Tutup
Djitu Berita
WhatsApp Image 2024-02-01 at 14.25.18
PlayPause
JakartaBerita Utama

Gubernur Pramono Didesak Copot Sekda DKI Terkait Dugaan KKN

×

Gubernur Pramono Didesak Copot Sekda DKI Terkait Dugaan KKN

Sebarkan artikel ini
Sekda DKI Jakarta Marullah Matali disorot publik terkait dugaan KKN di Balai Kota. (Foto/Istimewa)

JAKARTA, DJITUBERITA.COM  –
Koordinator Nasional Poros Muda Nahdlatul Ulama (NU), Ramadhan Isa, mendesak Gubernur DKI Jakarta Pramono Anung untuk segera mengevaluasi dan mencopot Sekretaris Daerah (Sekda) Marullah Matali.

Sorotan tajam publik mengarah pada dugaan praktik Korupsi, Kolusi, dan Nepotisme (KKN) yang menyeret nama Marullah selama menjabat.

Dalam pernyataan tertulis yang diterima redaksi Djituberita.com pada Senin (7/7/2025), Ramadhan menyebut Marullah diduga menyalahgunakan wewenang dengan mengangkat anggota keluarganya ke posisi strategis di lingkungan Pemprov DKI Jakarta.
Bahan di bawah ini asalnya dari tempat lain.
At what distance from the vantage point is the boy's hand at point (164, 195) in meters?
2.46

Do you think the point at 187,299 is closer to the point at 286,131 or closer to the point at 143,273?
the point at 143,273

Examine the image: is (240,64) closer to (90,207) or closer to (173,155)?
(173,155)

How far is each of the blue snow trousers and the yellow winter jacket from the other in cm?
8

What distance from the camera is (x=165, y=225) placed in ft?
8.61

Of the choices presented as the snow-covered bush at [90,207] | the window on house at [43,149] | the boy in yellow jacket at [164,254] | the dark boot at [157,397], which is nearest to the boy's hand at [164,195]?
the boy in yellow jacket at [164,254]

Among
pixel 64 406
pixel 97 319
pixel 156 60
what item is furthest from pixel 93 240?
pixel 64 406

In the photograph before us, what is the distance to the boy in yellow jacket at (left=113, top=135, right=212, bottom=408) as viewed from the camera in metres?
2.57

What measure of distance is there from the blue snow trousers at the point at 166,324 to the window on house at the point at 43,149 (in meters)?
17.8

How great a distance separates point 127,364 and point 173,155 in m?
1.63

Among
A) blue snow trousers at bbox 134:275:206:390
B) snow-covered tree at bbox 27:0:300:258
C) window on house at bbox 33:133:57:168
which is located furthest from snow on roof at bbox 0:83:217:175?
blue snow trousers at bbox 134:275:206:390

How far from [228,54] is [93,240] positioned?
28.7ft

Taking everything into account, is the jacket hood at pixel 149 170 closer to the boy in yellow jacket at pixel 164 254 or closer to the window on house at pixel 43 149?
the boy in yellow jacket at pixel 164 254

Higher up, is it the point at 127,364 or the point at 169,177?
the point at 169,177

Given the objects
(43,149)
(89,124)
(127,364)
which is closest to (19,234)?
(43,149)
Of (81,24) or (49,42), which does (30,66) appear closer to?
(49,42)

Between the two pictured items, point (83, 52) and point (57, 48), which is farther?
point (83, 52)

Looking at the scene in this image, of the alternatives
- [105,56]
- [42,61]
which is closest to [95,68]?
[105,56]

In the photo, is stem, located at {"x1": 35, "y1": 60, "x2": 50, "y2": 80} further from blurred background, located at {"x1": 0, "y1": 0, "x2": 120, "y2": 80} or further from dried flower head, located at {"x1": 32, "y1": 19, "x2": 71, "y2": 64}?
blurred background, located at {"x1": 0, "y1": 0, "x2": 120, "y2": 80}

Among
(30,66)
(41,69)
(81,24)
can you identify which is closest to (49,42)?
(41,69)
Putra kandung Marullah, Muhammad Fikri Makarim alias Kiky, diangkat sebagai Tenaga Ahli Sekda dan diberikan ruangan khusus bersebelahan dengan ruang kerja utama Sekda.

Tak hanya itu, Kiky disebut kerap melakukan intimidasi terhadap Direksi BUMD dan Kepala SKPD untuk mengumpulkan dana pribadi.

“Perannya bahkan menyerupai makelar proyek. Kiky diduga meminta Kepala BPPBJ agar semua proyek lelang di Pemprov harus melalui restunya. Jika tidak, lelang dibatalkan atau pemenang tender dipaksa menghadap,” ujar Ramadhan.

Bukan hanya Kiky, Faisal Syafruddin, yang disebut sebagai menantu keponakan Marullah, juga diduga menyalahgunakan jabatannya sebagai Kepala Badan Pengelola Aset Daerah (BPAD).

Faisal disebut menginstruksikan bawahannya menyetor uang rutin dengan dalih untuk ‘pengamanan’ ke aparat hukum. Ia juga diketahui menggunakan empat kendaraan dinas, melebihi jatah resmi yang hanya satu unit.

Lebih jauh, Marullah juga mengangkat Chaidir, mantan Wakil Walikota Jakarta Pusat, menjadi Kepala Badan Kepegawaian Daerah (BKD). Nama Chaidir dikaitkan dengan dugaan jual-beli jabatan, dengan tarif eselon III disebut mencapai Rp 300 juta.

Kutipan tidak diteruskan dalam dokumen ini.